Her last weeks were spent in a strange time slip. As one moment she was a child on a Nebraska farm, looking for her beloved cat, Jimmy Meadowmouse, then shifting abruptly to a child, eager for a trip to St. Louis, then again to her days as a school teacher in Bennington, Kansas.

It was a sad plight for a woman so intellectually vigorous and present-oriented.

Death, when it came for her, was truly a release.

For Dad, the first surgery was a life-saver, enabling him to live a vigorous life [he was still keeping house, going on long fishing trips, and mowing his yard before his last illness]. For Mom, surgery was a savage mutilation, shredding her dignity and leaving her bereft of the dignity that meant so much to her.

And for ourselves, surgery was a mixed blessing, removing the imminent threat of a virulently metastatic bladder cancer, but appreciably diminishing our hearing and sense of balance [a consequence of the neuropathy of the feet, which deprives us of some of the critical feedback need for delicate balance.
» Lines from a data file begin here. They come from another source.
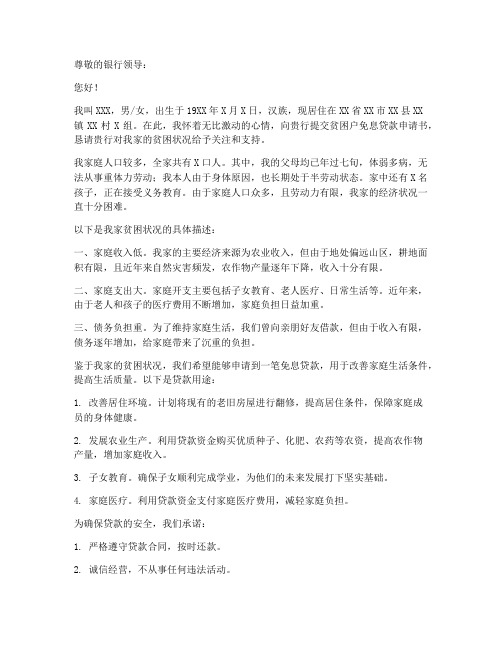 尊敬的银行领导：

您好！

我叫XXX，男/女，出生于19XX年X月X日，汉族，现居住在XX省XX市XX县XX镇XX村X组。在此，我怀着无比激动的心情，向贵行提交贫困户免息贷款申请书，恳请贵行对我家的贫困状况给予关注和支持。

我家庭人口较多，全家共有X口人。其中，我的父母均已年过七旬，体弱多病，无法从事重体力劳动；我本人由于身体原因，也长期处于半劳动状态。家中还有X名孩子，正在接受义务教育。由于家庭人口众多，且劳动力有限，我家的经济状况一直十分困难。

以下是我家贫困状况的具体描述：

一、家庭收入低。我家的主要经济来源为农业收入，但由于地处偏远山区，耕地面积有限，且近年来自然灾害频发，农作物产量逐年下降，收入十分有限。

二、家庭支出大。家庭开支主要包括子女教育、老人医疗、日常生活等。近年来，由于老人和孩子的医疗费用不断增加，家庭负担日益加重。

三、债务负担重。为了维持家庭生活，我们曾向亲朋好友借款，但由于收入有限，债务逐年增加，给家庭带来了沉重的负担。

鉴于我家的贫困状况，我们希望能够申请到一笔免息贷款，用于改善家庭生活条件，提高生活质量。以下是贷款用途：

1. 改善居住环境。计划将现有的老旧房屋进行翻修，提高居住条件，保障家庭成员的身体健康。

2. 发展农业生产。利用贷款资金购买优质种子、化肥、农药等农资，提高农作物产量，增加家庭收入。

3. 子女教育。确保子女顺利完成学业，为他们的未来发展打下坚实基础。

4. 家庭医疗。利用贷款资金支付家庭医疗费用，减轻家庭负担。

为确保贷款的安全，我们承诺：

1. 严格遵守贷款合同，按时还款。

2. 诚信经营，不从事任何违法活动。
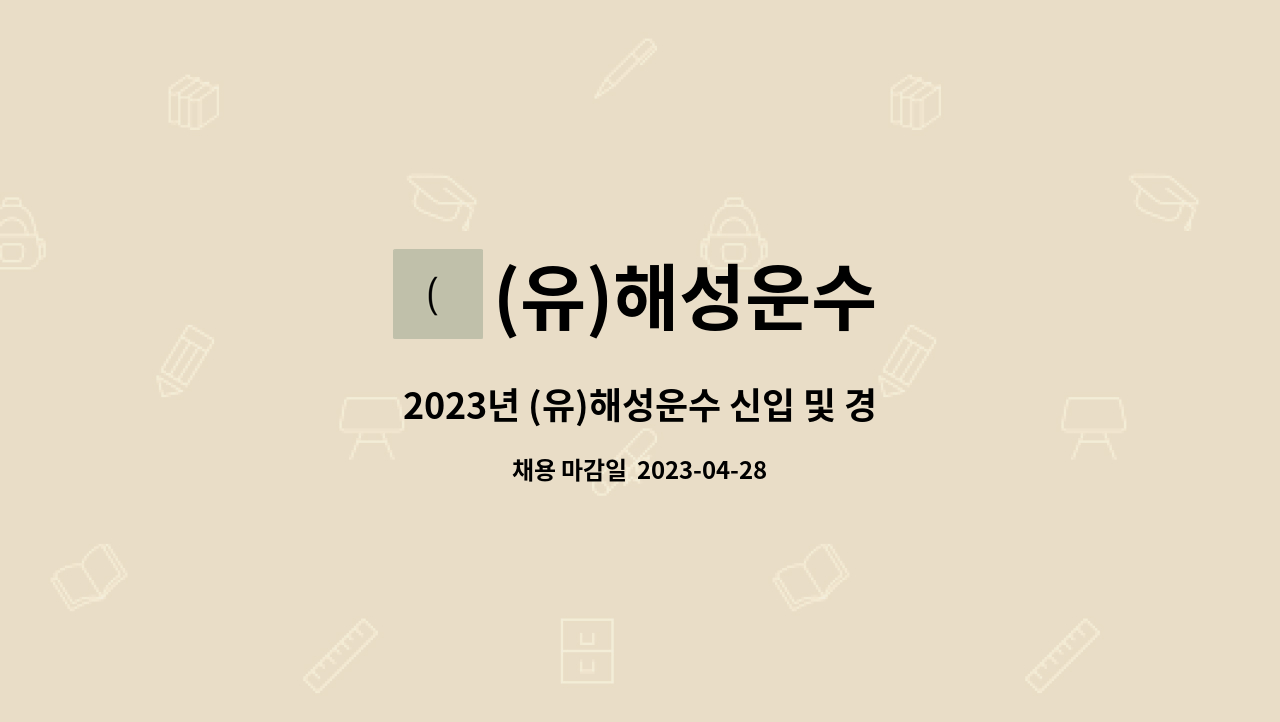 (

(유)해성운수

2023년 (유)해성운수 신입 및 경

채용 마감일 2023-04-28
With that by way of preface, the first of those London Telegraph stories:

Cancer is the best way to die and we should stop trying to cure it, says doctor

  • Dr Richard Smith said cancer gave sufferers time to say goodbye and pain could be endured through ‘love, morphine, and whisky’

Cancer is the best way to die because it gives people the chance to come to terms with their own mortality, the former editor of the British Medical Journal has claimed.

Dr Richard Smith, an honorary professor at the University of Warwick, said that a protracted death allowed time to say goodbye to loved ones, listen to favourite pieces or music or poetry and leave final messages.

He claimed that any pain of dying could be made bearable through ‘love, morphine, and whisky.’

Writing in a blog for the BMJ, Dr Smith admitted that his view was ‘romantic’, but said charities should stop spending billions trying to find a cure for the disease because it was clearly the best option for an ageing population.

Wow, where to begin?

First, we’re all for that love-morphine-whisky triad, and anything else that helps get the dying through the night. But as for the notion of giving up the search for cures, hell no!

On that point, we’re solidly with the Dylan Thomas school of rage, rage, raging against the dying of the light.

We do have plenty to say about Big Pharma and profiteering from tragedy, but we passionately believe that the quest to relieve human misery represents all that’s best in us, while insatiable greed reflects the very worst.

Which brings us to the second Telegraph headline, and through it, to today’s Chart of the Day:

Most cancers are caused by bad luck not genes or lifestyle, say scientists

  • Scientists at John Hopkins University School of Medicine in the US found that the majority of cancers are not linked to environment or lifestyle

For years health experts have warned that tumours are driven by a bad diet, lack of exercise, or gene errors passed down from parents.

The government even set up its ‘100,000 Genomes Project’ to try and find the genetic causes of many rare diseases and cancers.

But now a study has shown that most cancers are primarily caused by bad luck rather than poor lifestyle choices or defective DNA.

Researchers found that two thirds of cancers are driven by random mistakes in cell division which are completely outside of our control.

They found that the more cells need to divide to stay healthy, the more likely cancer is to develop.